◆ **PROBLEM TO WORK ON**
Reproduce the following material verbatim, line for line, omitting the pictures from your output.

--- BEGIN ---

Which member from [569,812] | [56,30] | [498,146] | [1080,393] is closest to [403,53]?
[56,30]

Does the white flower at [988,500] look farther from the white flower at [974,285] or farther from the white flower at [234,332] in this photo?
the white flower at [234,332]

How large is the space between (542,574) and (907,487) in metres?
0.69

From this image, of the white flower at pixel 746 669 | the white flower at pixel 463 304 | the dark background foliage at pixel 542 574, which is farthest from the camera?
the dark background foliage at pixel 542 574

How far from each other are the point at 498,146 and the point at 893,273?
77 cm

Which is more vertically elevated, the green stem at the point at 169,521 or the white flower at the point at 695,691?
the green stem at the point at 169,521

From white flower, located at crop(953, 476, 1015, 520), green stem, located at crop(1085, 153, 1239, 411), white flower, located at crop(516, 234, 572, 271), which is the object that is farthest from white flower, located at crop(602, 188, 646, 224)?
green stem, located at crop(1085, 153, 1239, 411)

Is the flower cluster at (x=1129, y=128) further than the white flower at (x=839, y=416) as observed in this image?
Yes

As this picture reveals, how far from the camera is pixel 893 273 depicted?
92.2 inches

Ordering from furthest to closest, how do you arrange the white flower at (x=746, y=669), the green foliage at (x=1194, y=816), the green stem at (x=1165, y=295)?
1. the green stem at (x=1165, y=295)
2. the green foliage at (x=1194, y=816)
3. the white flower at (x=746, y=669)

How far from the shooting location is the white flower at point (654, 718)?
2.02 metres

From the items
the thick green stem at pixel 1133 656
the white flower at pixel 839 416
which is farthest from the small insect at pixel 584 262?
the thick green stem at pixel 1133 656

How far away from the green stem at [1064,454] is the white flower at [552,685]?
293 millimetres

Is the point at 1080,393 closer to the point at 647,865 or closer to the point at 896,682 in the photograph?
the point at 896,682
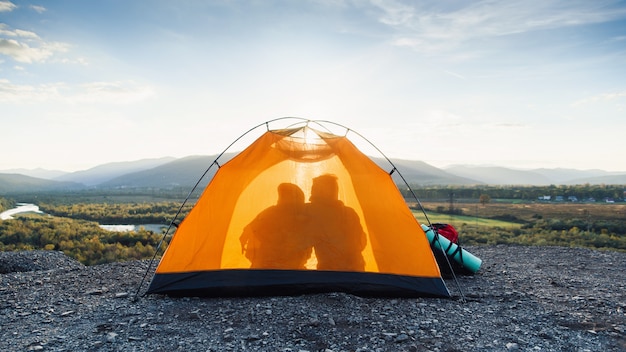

--- END ---

◆ **RESPONSE BELOW**
Which member from [569,812] | [56,30] | [498,146] | [1080,393] is closest to [403,53]?
[56,30]

Does the white flower at [988,500] look farther from the white flower at [974,285] or farther from the white flower at [234,332] in this photo?
the white flower at [234,332]

How large is the space between (542,574) and (907,487) in metres?
0.69

From this image, of the white flower at pixel 746 669 | the white flower at pixel 463 304 | the dark background foliage at pixel 542 574, which is farthest from the camera?
the dark background foliage at pixel 542 574

How far from each other are the point at 498,146 and the point at 893,273?
77 cm

Which is more vertically elevated, the green stem at the point at 169,521 or the white flower at the point at 695,691?
the green stem at the point at 169,521

From white flower, located at crop(953, 476, 1015, 520), green stem, located at crop(1085, 153, 1239, 411), white flower, located at crop(516, 234, 572, 271), which is the object that is farthest from white flower, located at crop(602, 188, 646, 224)?
green stem, located at crop(1085, 153, 1239, 411)

Is the flower cluster at (x=1129, y=128) further than the white flower at (x=839, y=416) as observed in this image?
Yes

As this picture reveals, how far from the camera is pixel 893 273 depicted?
92.2 inches

Ordering from furthest to closest, how do you arrange the white flower at (x=746, y=669), the green foliage at (x=1194, y=816), the green stem at (x=1165, y=295)?
1. the green stem at (x=1165, y=295)
2. the green foliage at (x=1194, y=816)
3. the white flower at (x=746, y=669)

How far from the shooting location is the white flower at point (654, 718)?
2.02 metres

From the items
the thick green stem at pixel 1133 656
the white flower at pixel 839 416
which is farthest from the small insect at pixel 584 262?
the thick green stem at pixel 1133 656

How far away from the green stem at [1064,454] is the white flower at [552,685]?
293 millimetres

Is the point at 1080,393 closer to the point at 647,865 or closer to the point at 896,682 in the photograph?
the point at 896,682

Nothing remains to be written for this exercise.